Signature $^{(Note 5)}$: ____
Date: ____

Notes:

  1. Full name(s) and address(es) to be inserted in BLOCK CAPITALS.
  2. Please insert the number of shares of the Company registered in your name(s). If no number is inserted, this form of proxy will be deemed to relate to all the shares of the Company registered in your name(s).
  3. If any proxy other than the Chairman of the meeting is preferred, please strike out the words "THE CHAIRMAN OF THE MEETING" and insert the name and address of the proxy desired in the space provided. Any shareholder of the Company entitled to attend and vote at the meeting is entitled to appoint one or more (if he/she/it holds more than one share) proxies to attend and vote instead of him/her/it. If more than one proxy is appointed, the appointment shall specify the number of shares in respect of which each such proxy (or proxies) is so appointed. A proxy need not be a shareholder of the Company. IF NO NAME IS INSERTED, THE CHAIRMAN OF THE MEETING WILL ACT AS YOUR PROXY. ANY ALTERATION MADE TO THIS FORM OF PROXY MUST BE INITIALED BY THE PERSON WHO SIGNS IT.
  4. IMPORTANT: IF YOU WISH TO VOTE FOR A RESOLUTION, TICK (√) IN THE RELEVANT BOX BELOW THE BOX MARKED "FOR". IF YOU WISH TO VOTE AGAINST A RESOLUTION, TICK (√) IN THE RELEVANT BOX BELOW THE BOX MARKED "AGAINST". IF YOU WISH TO ABSTAIN FROM A RESOLUTION, TICK (√) IN THE RELEVANT BOX BELOW THE BOX MARKED "ABSTAIN". Failure to tick a box will entitle your proxy (or proxies) to cast your vote at his/her discretion. Your proxy (or proxies) will also be entitled to vote at his/her discretion on any resolution properly put to the meeting other than those referred to in the notice convening the meeting.
  5. This form of proxy must be signed by you or your attorney duly authorized in writing or, in the case of a corporation, must be either executed under its common seal or under the hand of an officer or attorney or other person duly authorized.
  6. Every shareholder of the Company present in person or by proxy or, being a corporation, is present by its duly authorized representative, shall have one vote for every fully paid share of which he/she/it is the holder.
  7. In the case of joint holders, the vote of the senior who tenders a vote, whether in person or by proxy, will be accepted to the exclusion of votes of the other joint holder(s) and for this purpose seniority will be determined by the order in which the names stand in the register of members of the Company.
  8. To be valid, the form of proxy, together with a notarially certified copy of the power of attorney or other authorisation document(s), must be delivered to the H share registrar of the Company, Computershare Hong Kong Investor Services Limited, at 17M Floor, Hopewell Centre, 183 Queen's Road East, Wan Chai, Hong Kong not later than 24 hours before the designated time for the holding of the EGM (i.e. not later than 3:00 p.m. on Tuesday, 21 April, 2026) or any adjournment thereof (as the case may be).
  9. The proxy need not be a shareholder of the Company but must attend the meeting in person to represent you.
  10. Completion and delivery of the form of proxy will not preclude you from attending and voting at the meeting if you so wish.
  11. Reference to dates and time in this form of proxy are to Hong Kong dates and time.

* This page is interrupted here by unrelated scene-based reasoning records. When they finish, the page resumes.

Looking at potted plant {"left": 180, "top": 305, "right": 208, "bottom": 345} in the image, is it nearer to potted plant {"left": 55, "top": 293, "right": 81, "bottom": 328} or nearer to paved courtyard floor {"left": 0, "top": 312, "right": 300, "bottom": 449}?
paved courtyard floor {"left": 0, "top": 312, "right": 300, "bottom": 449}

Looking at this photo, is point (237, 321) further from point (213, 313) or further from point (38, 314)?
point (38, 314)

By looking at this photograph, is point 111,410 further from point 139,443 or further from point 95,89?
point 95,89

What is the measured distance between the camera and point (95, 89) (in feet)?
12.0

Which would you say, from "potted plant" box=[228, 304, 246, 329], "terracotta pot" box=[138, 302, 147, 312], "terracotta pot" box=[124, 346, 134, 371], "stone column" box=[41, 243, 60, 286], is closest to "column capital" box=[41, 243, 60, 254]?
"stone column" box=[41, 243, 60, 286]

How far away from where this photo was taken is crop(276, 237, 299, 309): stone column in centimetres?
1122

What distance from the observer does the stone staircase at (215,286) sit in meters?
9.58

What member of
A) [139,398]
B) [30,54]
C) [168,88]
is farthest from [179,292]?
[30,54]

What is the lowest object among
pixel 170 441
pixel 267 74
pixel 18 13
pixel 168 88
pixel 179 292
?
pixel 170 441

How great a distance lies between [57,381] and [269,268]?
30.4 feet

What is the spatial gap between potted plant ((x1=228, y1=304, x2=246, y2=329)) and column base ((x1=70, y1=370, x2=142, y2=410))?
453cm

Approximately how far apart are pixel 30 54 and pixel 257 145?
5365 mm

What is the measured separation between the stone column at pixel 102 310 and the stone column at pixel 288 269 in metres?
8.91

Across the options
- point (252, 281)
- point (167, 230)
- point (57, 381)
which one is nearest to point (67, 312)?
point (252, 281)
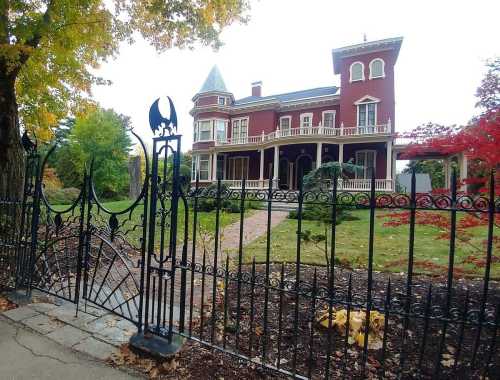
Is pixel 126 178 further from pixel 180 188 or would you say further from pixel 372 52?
pixel 180 188

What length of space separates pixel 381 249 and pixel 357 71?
1607 centimetres

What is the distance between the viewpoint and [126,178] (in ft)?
113

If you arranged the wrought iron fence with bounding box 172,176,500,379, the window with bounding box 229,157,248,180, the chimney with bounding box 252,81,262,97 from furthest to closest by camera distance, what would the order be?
1. the chimney with bounding box 252,81,262,97
2. the window with bounding box 229,157,248,180
3. the wrought iron fence with bounding box 172,176,500,379

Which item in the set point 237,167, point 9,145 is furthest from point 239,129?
point 9,145

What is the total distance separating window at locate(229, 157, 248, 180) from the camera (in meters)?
23.7

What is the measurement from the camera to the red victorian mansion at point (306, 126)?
1852cm

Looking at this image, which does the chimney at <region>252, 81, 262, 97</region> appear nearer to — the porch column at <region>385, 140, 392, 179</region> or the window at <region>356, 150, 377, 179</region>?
the window at <region>356, 150, 377, 179</region>

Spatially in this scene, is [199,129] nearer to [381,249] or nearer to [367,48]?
[367,48]

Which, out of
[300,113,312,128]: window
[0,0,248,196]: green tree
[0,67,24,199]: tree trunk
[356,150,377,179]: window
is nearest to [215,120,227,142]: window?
[300,113,312,128]: window

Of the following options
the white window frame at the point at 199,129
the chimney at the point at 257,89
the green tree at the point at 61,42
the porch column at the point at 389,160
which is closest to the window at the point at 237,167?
the white window frame at the point at 199,129

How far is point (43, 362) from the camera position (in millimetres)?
2381

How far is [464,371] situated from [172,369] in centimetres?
240

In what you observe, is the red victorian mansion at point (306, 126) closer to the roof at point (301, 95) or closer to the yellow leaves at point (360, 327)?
the roof at point (301, 95)

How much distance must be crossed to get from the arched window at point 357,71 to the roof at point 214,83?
1066 cm
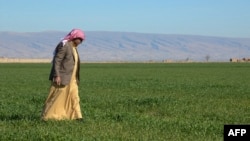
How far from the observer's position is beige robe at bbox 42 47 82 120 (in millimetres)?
11391

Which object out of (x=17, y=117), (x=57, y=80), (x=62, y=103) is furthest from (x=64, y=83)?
(x=17, y=117)

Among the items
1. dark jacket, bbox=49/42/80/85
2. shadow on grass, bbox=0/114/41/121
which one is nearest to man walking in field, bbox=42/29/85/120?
dark jacket, bbox=49/42/80/85

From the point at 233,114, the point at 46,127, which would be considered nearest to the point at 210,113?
the point at 233,114

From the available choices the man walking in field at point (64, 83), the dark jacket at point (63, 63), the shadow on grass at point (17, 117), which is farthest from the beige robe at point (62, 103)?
the shadow on grass at point (17, 117)

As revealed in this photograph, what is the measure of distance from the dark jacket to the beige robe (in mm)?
165

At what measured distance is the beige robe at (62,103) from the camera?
11.4 m

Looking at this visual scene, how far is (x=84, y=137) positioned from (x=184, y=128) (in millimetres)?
2204

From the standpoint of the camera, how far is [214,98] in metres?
18.5

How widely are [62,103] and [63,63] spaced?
0.83 m

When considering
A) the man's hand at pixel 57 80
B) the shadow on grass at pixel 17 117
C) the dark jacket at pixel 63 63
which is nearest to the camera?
the man's hand at pixel 57 80

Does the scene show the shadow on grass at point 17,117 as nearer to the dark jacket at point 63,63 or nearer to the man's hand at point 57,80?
the man's hand at point 57,80

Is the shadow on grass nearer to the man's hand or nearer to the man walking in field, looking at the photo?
the man walking in field

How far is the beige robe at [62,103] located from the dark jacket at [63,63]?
0.17 metres

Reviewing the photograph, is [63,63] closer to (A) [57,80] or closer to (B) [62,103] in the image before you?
(A) [57,80]
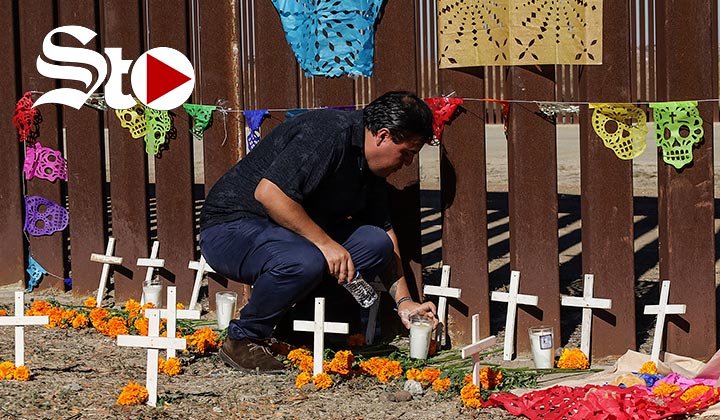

PERSONAL INFORMATION COLLECTION STATEMENT

Your supply of your and your proxy's (or proxies') name(s) and address(es) is on a voluntary basis for the purpose of processing your request for the appointment of a proxy (or proxies) and your voting instructions for the meeting of the Company (the "Purposes"). We may transfer your and your proxy's (or proxies') name(s) and address(es) to our agent, contractor, or third party service provider who provides administrative, computer and other services to us for use in connection with the Purposes and to such parties who are authorized by law to request the information or are otherwise relevant for the Purposes and need to receive the information. Your and your proxy's (or proxies') name(s) and address(es) will be retained for such period as may be necessary to fulfil the Purposes. Request for access to and/or correction of the relevant personal data can be made in accordance with the provisions of the Personal Data (Privacy) Ordinance and any such request should be in writing by mail to the Company/Computershare Hong Kong Investor Services Limited at the above address.